- Directed by: David Hillenbrand and Scott Hillenbrand
- Written by: David Hillenbrand and Scott Hillenbrand
- Produced by: Nicholas Brendon, Reid Burns, Sanford Hampton, David Hillenbrand, Scott Hillenbrand, Albert Miniaci, and Lance Matthew Olsen
- Starring: Nicholas Brendon; Jaime Pressly; Eugene Byrd;
- Cinematography: Philip D. Schwartz
- Edited by: Guy W. Cearley
- Music by: David Hillenbrand
- Distributed by: First Look Home Entertainment
- Release date: June 14, 2002;
- Running time: 85 minutes
- Language: English

= Demon Island =

Demon Island, also called Piñata: Survival Island, is a 2002 horror film that stars Nicholas Brendon and Jaime Pressly.

== Plot ==
A small, isolated tribe is cursed by spirits for their sins. One of the tribesmen crafts a clay piñata which the tribe put their evil into, and then sends the object afloat in the ocean.
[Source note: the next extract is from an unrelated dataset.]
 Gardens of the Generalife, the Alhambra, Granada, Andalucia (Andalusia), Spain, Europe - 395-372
A group of college students sail to a remote island for an annual Cinco de Mayo treasure hunt. There, every fraternity boy is handcuffed to a random sorority girl. Each couple is instructed to collect as many pairs of strewn underwear on the island as possible. The couple that collects the most underwear and presents them to judges Monica and Paul will receive $20,000. The groups consist of Jake and Julie, Doug and Carmen, Bob and Lisa, Larry and Connie, and Kyle and Tina. As the hunt starts, the pairs eagerly retrieve underwear, apart from Kyle and Tina who have just broken up with each other. Bob and Lisa find the piñata, accidentally bringing the object to life. It proceeds to beat Bob to death with a branch while Lisa runs away.
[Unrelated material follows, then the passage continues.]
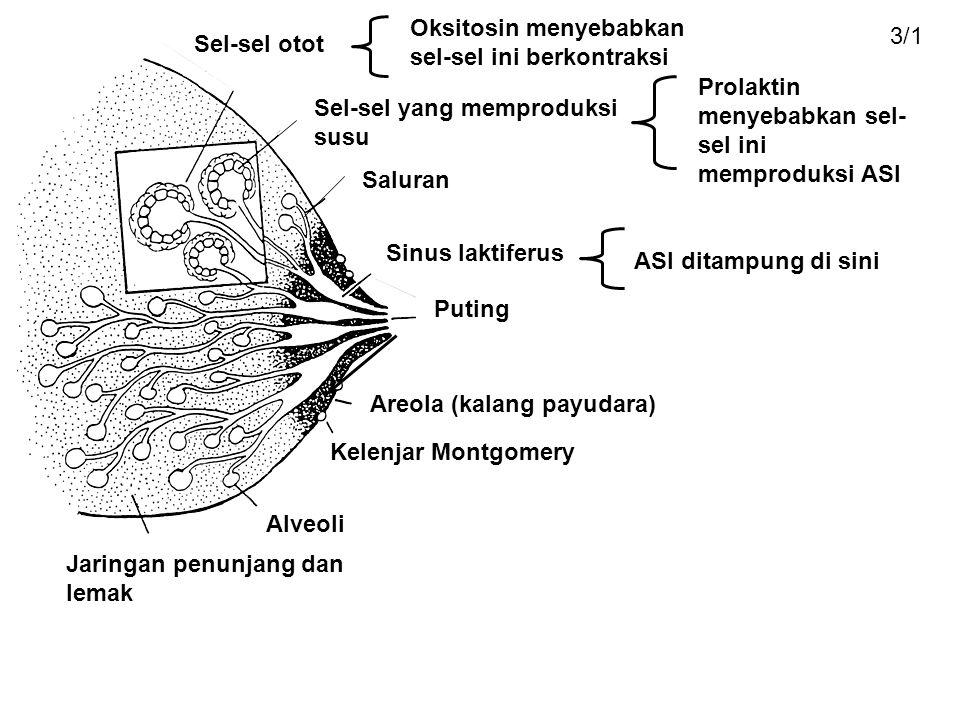 Oksitosin menyebabkan sel-sel ini berkontraksi 3/1 Sel-sel otot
Kyle and Tina decide to forget about the break-up and join in the game. Lisa warns Larry and Connie of the piñata, but neither of them believe her and continue on their search. They pick up a shovel and get a bunch of underwear from a secret stash. The piñata picks up the shovel and crushes Connie's head before turning on Larry. Lisa goes to the camp and tells Paul and Monica about what she saw. The judges, unsure about whether they should believe her or not, go to look for Bob. While they do so, Jake and Julie see the piñata, and when Jake goes to open it, the piñata grabs him and rips out his testicles while it beats Julie to death. Paul is later killed, as Kyle and Tina reconcile. A new group of Kyle, Tina, Doug, Carmen, and Lisa now leaves when they see Bob ripped in half on a tree. Doug is hanged by the piñata. As Carmen and Lisa go back, Lisa takes a bathroom break right before Carmen gets her head chopped off. Monica finds Kyle and Tina. Lisa makes it to the camp and thinks Larry and Connie are in there just before she is killed by the piñata. Kyle, Tina and Monica kill the piñata by blowing it up by a Molotov cocktail.

==Production==
Originally, the piñata monster was played by an actor in a rubber suit, and the film contained no computer effects. After the final cut, computer effects were added to make the monster more frightening.

==Reception==
Bruce Eder of Allmovie praised the film's evoking of numerous horror films from past decades, and said, "The plot is clever, turning logic on its head in grisly fashion and twisting around some of the conventions of the modern horror genre." Additionally praising the inventive deaths, "nutty lightheartedness", and set design, he concluded, "Piñata: Survival Island ... is not a great movie, just a better, cleverer movie than one would expect from this genre at this late date and also a great deal of fun." Felix Vasquez of Cinema Crazed regarded it as a guilty pleasure which seems deliberately ridiculous. He commented, "Sure, this is an age old formula, but I’ve never seen it put to such use before. There’s nothing but fun in this film and you can’t help laugh at the horrendous acting by the cast ..."
Barbara Kingsolver's 2022 novel Demon Copperhead makes lighthearted reference to the film, in chapter 40, when the protagonist sees it at a drive in.